The problem: Could you reproduce the material below exactly, from the line containing "Bali Open Water Diving Course" through its last line, and leave out everything else?
◆ ◆ ◆ ◆
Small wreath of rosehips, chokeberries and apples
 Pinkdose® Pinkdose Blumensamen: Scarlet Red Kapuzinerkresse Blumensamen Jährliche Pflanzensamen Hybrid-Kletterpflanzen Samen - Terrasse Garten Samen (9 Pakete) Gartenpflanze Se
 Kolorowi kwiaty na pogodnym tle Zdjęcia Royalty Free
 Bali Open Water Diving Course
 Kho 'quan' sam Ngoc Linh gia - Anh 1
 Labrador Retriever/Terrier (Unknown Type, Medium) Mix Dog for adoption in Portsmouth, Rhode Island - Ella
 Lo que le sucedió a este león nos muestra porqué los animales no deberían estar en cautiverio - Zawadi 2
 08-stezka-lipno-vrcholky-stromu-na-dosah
◆ ◆ ◆ ◆
Task result:
 Bali Open Water Diving Course
 Kho 'quan' sam Ngoc Linh gia - Anh 1
 Labrador Retriever/Terrier (Unknown Type, Medium) Mix Dog for adoption in Portsmouth, Rhode Island - Ella
 Lo que le sucedió a este león nos muestra porqué los animales no deberían estar en cautiverio - Zawadi 2
 08-stezka-lipno-vrcholky-stromu-na-dosah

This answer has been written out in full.